Le captagon ne fait pas le terroriste mais il y contribue

Vincent Bargoin

Auteurs et déclarations

18 novembre 2015

Paris, France – Retrouvé dans le corps du tireur tunisien auteur du massacre de Sousse, pris également par l’auteur de l’attentat au musée juif de Bruxelles, la fénéthylline captagon semble le complément indispensable de la Kalachnikov dans la panoplie du terroriste. Rien ne dit encore que les assassins de Paris étaient sous son emprise, mais leur description, par certains témoins comme des machines parfaitement froides et déshumanisées, peut le suggérer.

Interrogé par Medscape France, le Pr Amine Benyamina (Département de psychiatrie et d’addictologie, Hôpitaux Universitaires Paris-Sud) rappelle que « le captagon est une amphétamine, de la même famille que le maxiton. Ces drogues ont été interdites en France à la fin des années 70, après avoir fait des ravages notamment parmi les étudiants ».

Le composé est construit autour d’un noyau amphétaminique auquel sont rajoutés différents radicaux. « On sait, dans une certaine mesure, sélectionner des radicaux pour obtenir des effets plus ou moins excitants ou sédatifs », indique le Pr Benyamina.

S’agissant du captagon, il s’agit d’une molécule qui « excite les sens, limite la fatigue, inhibe le stress ». Il ne s’agit cependant en aucun cas d’une molécule « que l’on donne pour aller faire la guerre », comme on a pu le lire ici ou là.
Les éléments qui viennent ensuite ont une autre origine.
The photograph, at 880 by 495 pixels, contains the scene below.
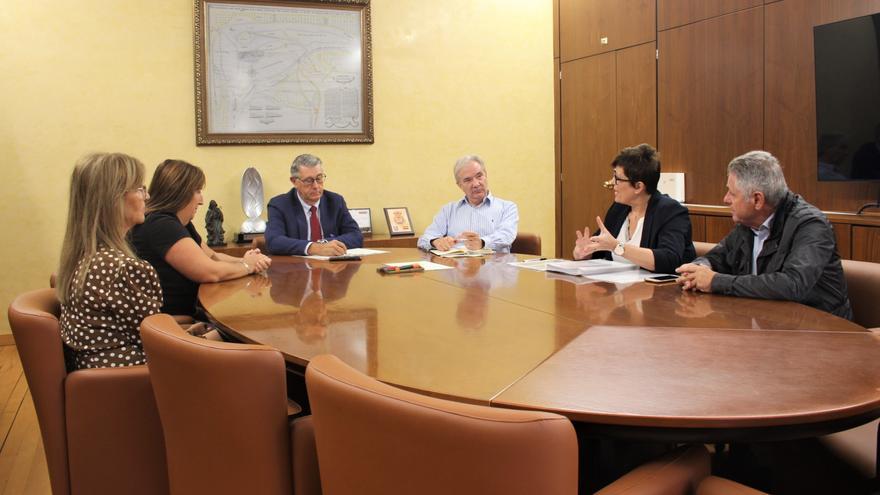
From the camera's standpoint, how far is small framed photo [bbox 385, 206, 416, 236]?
18.8 ft

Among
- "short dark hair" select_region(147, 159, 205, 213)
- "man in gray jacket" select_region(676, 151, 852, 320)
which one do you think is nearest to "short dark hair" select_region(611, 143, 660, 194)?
"man in gray jacket" select_region(676, 151, 852, 320)

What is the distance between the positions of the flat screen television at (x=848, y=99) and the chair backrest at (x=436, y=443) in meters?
3.86

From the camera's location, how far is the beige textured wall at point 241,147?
5055 millimetres

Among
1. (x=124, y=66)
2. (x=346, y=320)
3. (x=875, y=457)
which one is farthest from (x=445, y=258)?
(x=124, y=66)

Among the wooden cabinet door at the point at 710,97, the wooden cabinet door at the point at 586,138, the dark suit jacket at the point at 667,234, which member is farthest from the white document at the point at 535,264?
the wooden cabinet door at the point at 586,138

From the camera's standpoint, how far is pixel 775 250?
253 centimetres

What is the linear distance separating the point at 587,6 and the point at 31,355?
16.7 ft

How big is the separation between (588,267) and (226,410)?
6.01ft

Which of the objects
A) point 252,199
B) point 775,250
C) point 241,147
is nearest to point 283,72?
point 241,147

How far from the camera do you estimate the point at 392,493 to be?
112cm

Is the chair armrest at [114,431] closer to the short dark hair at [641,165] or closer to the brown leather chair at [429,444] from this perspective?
the brown leather chair at [429,444]

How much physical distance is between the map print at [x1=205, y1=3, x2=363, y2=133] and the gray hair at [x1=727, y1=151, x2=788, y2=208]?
144 inches

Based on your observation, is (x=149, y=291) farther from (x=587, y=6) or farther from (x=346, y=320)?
(x=587, y=6)

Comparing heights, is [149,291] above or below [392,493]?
above
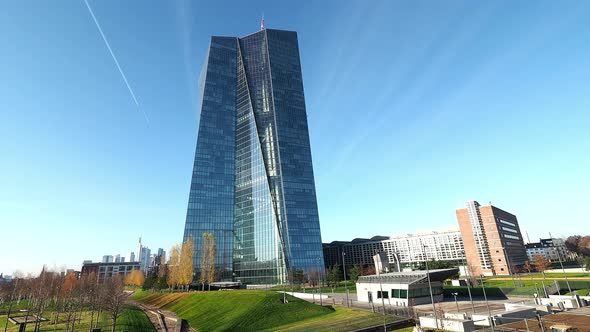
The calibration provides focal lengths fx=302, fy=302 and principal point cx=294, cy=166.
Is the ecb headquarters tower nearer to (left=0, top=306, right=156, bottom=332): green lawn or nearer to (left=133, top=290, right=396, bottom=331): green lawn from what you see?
(left=133, top=290, right=396, bottom=331): green lawn

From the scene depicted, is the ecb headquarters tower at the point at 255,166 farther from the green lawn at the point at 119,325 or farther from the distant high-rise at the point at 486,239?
the distant high-rise at the point at 486,239

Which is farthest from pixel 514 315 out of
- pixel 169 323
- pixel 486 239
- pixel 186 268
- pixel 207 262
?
pixel 486 239

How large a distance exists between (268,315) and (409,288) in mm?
24324

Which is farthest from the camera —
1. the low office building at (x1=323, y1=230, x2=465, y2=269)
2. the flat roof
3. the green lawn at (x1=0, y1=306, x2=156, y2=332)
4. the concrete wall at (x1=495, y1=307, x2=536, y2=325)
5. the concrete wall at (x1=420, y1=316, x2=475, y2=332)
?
the low office building at (x1=323, y1=230, x2=465, y2=269)

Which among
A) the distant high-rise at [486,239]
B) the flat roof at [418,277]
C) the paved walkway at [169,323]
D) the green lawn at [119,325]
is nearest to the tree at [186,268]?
the paved walkway at [169,323]

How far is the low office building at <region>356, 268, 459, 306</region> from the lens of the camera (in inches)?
2032

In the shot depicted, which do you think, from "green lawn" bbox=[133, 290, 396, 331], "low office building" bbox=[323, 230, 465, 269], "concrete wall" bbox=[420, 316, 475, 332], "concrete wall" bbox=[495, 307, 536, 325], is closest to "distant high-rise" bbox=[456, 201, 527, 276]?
"low office building" bbox=[323, 230, 465, 269]

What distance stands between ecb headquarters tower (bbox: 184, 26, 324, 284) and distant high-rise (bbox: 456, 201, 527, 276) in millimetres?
64180

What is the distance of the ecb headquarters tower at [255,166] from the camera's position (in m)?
121

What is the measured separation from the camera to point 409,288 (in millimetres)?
51375

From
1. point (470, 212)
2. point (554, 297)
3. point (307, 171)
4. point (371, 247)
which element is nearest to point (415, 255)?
point (371, 247)

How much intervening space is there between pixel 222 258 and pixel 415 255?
10650cm

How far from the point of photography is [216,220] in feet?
440

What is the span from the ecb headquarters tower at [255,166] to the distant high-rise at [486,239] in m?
64.2
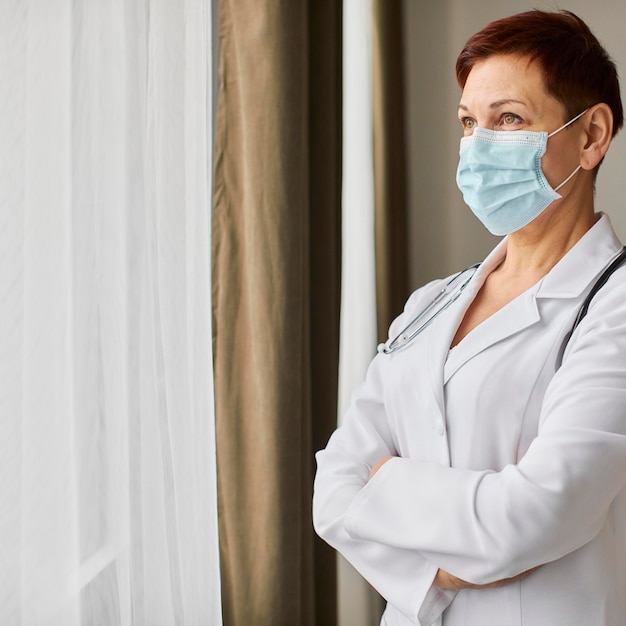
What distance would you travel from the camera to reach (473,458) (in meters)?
1.22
Des molécules analogues se retrouvent d’ailleurs aussi bien dans certaines soirées parisiennes.

« Le captagon n’est d’ailleurs pas la seule molécule envisageable pour accomplir des actes terroristes. On peut aussi parfaitement prendre des benzodiazépines ».

« La molécule sera la touche finale », résume le Pr Benyamina, et le gros du problème reste « le travail de sape de longue haleine entrepris par des recruteurs sur une jeunesse caractérisée par une volonté de s’éprouver et un faible évitement du danger ». A quoi s’ajoutent bien sûr « des dispositions personnelles et une adhésion idéologique, car sur la vaste population touchée par le net et les prédicateurs, il n’y a certainement que très peu de candidats ».

La substance, quelle qu’elle soit, présente cependant un potentiel intérêt non négligeable en contexte terroriste. Outre ses effets biologiques intrinsèques, elle fait lien avec l’histoire de la secte des assassins, qui, au Proche et au Moyen-Orient, ont commis tout au long du moyen-âge moult crimes sous l’emprise du haschich. Et « ce n’est pas uniquement de la romance », note le Pr Benyamina.

Quelques siècles plus tard, les drogues de synthèse sont celles dont la fabrication et le trafic se sont le plus développés ces dernières années. La perméabilité entre ce trafic et celui des armes est bien connue. L’archaïsme radical profite lui aussi des avancées sur le système nerveux central.